Dimension C4 Gives You C5 Adds
LLM working principles Doesn't explain hardware
Hardware stack LLM → 4 bottlenecks → 4 hardware categories → key companies
Investment significance Knows training vs inference compute Knows which bottleneck unblocking moves which company's stock; monitoring HBM / optical modules / power is a leading indicator

C4 = Software. C5 = Hardware + Physics. Without C5, you don't know the true physical logic behind each link in the 60-ticker supply chain.


5. Try It: Estimate GPT-4's Electricity Usage for One Training Run

Task (10 minutes):

GPT-4 training estimate:
- 10,000 H100s, each 700W = 7 MW (peak)
- Train for 6 months = 4380 hours
- Compute utilization ~50% average
- Total electricity = 7 MW × 4380 × 0.5 = 15.3 GWh

Reference:
- 1 US household annual electricity ~10 MWh = 0.01 GWh
- 15.3 GWh = 1530 household-years

But this is one run. GPT-4 was trained multiple times (experiments + failures + final), total electricity estimated ~50 GWh = 5000 household-years.

Self-check (3 items met → proceed to P1-C6):

  • You can explain **why SK Hynix's stock flies in sync with NVDA**
  • You can explain why CEG (nuclear) surged 200%+ in 2024+
  • You can predict which link will rally next from hardware bottlenecks: HBM4 (2026)? Liquid cooling penetration (2026-27)? 1.6T optical modules?

6. What's Next

You can now reverse-engineer the hardware stack from LLMs. Now map the hardware stack to specific companies — which role each of the 60 tickers plays, and what they depend on.

→ P1-C6 · Supply Chain 5 Roles + 60 Ticker Map Upgrade the existing supply chain diagram; with C1-C5 as foundation, you're no longer learning in isolation.

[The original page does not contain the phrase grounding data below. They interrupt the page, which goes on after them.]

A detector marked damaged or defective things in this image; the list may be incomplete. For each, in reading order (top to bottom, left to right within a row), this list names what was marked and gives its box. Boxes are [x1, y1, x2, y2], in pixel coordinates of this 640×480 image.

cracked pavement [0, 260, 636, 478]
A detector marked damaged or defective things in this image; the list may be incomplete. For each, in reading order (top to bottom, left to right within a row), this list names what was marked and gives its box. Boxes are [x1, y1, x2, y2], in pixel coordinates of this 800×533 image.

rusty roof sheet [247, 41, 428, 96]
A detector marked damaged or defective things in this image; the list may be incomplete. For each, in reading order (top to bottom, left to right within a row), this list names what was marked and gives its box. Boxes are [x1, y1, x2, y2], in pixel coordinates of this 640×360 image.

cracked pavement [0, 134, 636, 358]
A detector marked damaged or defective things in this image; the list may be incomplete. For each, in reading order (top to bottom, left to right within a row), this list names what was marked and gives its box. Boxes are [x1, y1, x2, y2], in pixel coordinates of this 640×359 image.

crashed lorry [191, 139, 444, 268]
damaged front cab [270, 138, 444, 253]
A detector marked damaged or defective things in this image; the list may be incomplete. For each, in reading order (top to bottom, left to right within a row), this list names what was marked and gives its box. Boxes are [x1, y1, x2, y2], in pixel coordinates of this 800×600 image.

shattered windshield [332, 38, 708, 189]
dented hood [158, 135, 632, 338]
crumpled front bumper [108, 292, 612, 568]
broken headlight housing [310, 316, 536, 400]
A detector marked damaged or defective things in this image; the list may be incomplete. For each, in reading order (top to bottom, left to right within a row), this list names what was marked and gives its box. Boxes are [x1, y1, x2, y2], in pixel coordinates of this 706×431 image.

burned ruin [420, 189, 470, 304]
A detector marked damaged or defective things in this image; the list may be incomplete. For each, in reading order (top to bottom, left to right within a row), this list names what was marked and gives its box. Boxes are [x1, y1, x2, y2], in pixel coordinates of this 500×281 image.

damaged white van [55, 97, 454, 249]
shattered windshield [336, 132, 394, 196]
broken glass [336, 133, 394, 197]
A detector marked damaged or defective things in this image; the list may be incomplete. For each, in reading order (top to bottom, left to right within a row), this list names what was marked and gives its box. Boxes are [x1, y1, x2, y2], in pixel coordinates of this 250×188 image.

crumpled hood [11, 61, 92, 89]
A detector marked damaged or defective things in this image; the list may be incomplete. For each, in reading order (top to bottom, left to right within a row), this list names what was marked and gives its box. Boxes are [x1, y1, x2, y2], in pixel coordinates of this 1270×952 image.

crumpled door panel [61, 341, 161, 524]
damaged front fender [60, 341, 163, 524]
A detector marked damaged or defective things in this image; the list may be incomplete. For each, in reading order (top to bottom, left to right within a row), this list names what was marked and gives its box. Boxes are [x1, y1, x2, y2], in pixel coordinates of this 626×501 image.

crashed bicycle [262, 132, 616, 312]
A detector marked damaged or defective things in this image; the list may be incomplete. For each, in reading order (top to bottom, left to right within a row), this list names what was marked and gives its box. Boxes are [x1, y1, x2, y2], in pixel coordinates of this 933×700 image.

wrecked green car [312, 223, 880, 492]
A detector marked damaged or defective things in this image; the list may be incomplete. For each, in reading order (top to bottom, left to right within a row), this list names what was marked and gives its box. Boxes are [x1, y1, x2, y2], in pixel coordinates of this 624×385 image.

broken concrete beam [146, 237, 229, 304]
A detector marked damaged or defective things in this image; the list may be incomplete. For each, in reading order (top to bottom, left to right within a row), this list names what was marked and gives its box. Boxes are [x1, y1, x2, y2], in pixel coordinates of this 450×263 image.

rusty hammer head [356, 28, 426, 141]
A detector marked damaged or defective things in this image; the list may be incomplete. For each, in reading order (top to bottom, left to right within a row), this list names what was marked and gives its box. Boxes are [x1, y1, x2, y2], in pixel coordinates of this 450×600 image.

Click to see 5 hardware trends

CPO (Co-Packaged Optics) — 2025+: Optical modules go from pluggable to packaged together with the switch chip. Power consumption drops 50%, bandwidth doubles 2x. But CPO yield is difficult, mass production slow. Key players: TSM (packaging), AVGO (switch), Coherent (optical). → If CPO truly mass-produces in 2026, the entire optical module paradigm shifts, reshuffling existing players.

NVLink vs InfiniBand vs Ethernet: NVDA pushes NVLink (between its own GPUs) + InfiniBand (between clusters). But the Ultra Ethernet Consortium (Cisco/Arista/Intel/AMD/MSFT) is jointly promoting standard Ethernet for AI fabric. Long term, NVDA's networking advantage may be diluted.

TPU Economics (Google internal): TPU v5p performance is comparable to H100, but Google uses it internally (not sold externally). This diverts 30-50% of Google's demand from NVDA, but the total market is unchanged (Google uses the same compute even without buying NVDA).

Inference Hardware Divergence — Training vs inference hardware will separate in the future: Training: Massive clusters (NVDA Blackwell dominates) Inference: Single card / edge / small chips (Groq / Cerebras / SambaNova / Apple NPU). NVDA Blackwell also optimizes inference but competitors have a chance.

HBM4 (2026) — Next generation: SK Hynix mass production timeline, bandwidth doubles again. NVDA Rubin (2026 H2) uses HBM4. This is the starting point for the next HBM shortage cycle.